* **Brief**: Count how many of the lines below contain the word "ground", and reply with that number alone.
* Start *
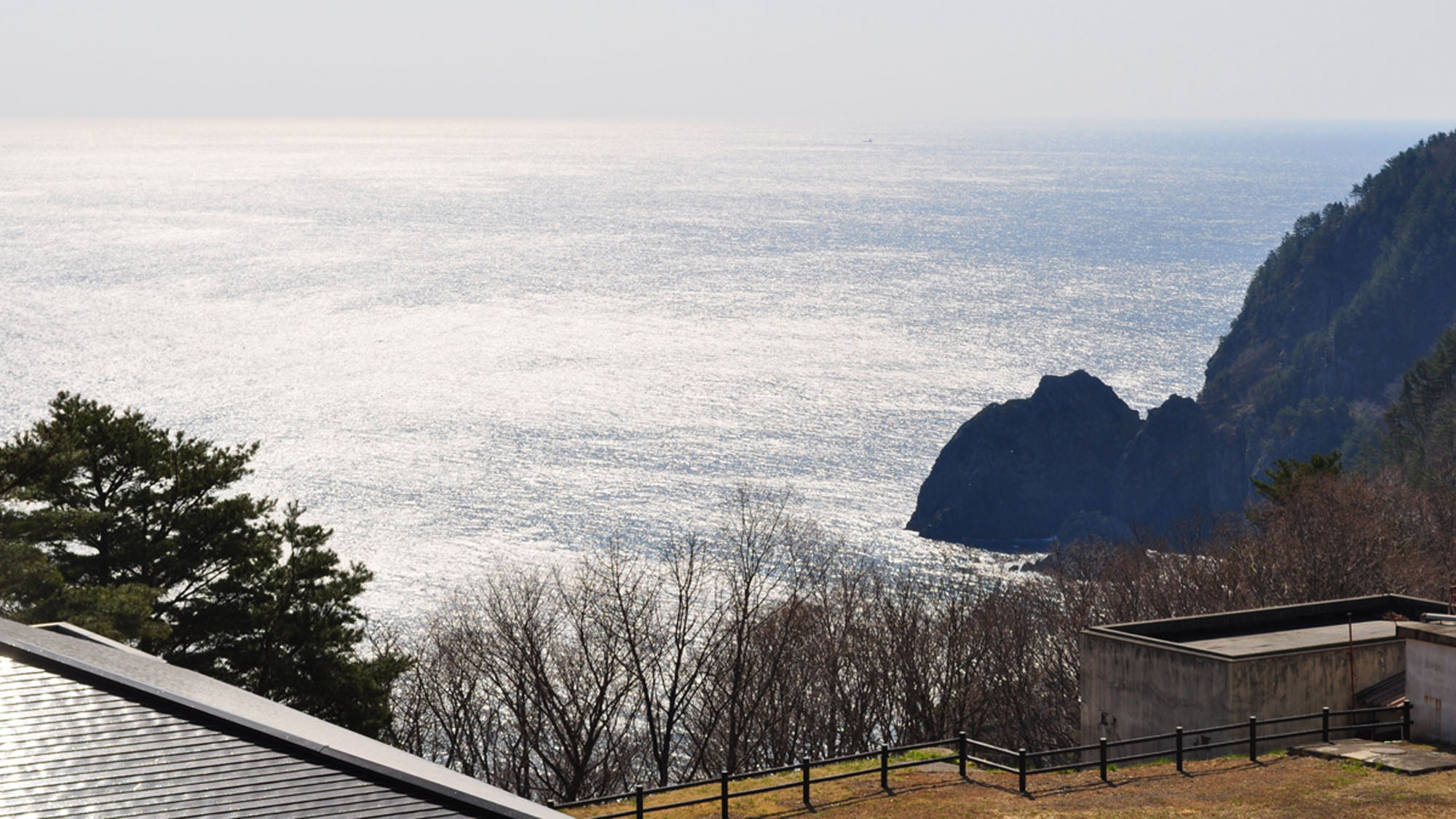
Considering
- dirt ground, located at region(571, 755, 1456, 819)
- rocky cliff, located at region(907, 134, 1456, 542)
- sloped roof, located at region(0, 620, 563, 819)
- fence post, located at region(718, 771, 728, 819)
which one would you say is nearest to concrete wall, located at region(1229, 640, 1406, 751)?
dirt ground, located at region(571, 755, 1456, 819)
* End *
* Start *
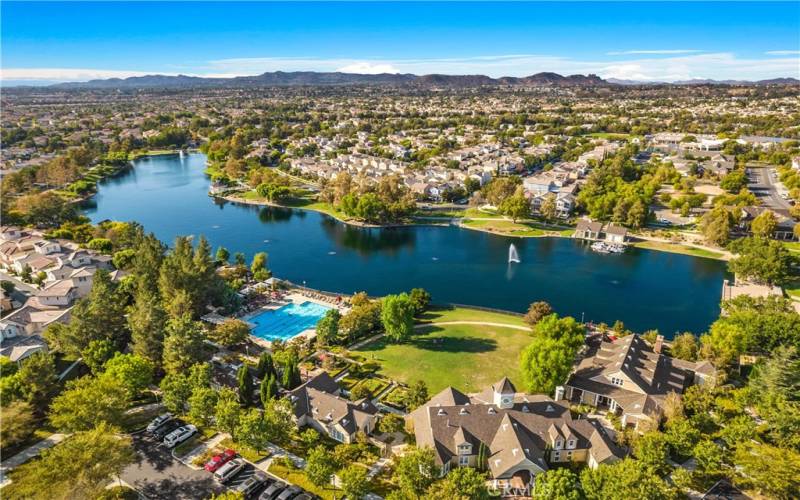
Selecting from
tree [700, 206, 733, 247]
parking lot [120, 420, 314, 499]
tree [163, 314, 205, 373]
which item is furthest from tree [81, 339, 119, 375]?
* End *
* **Answer**: 2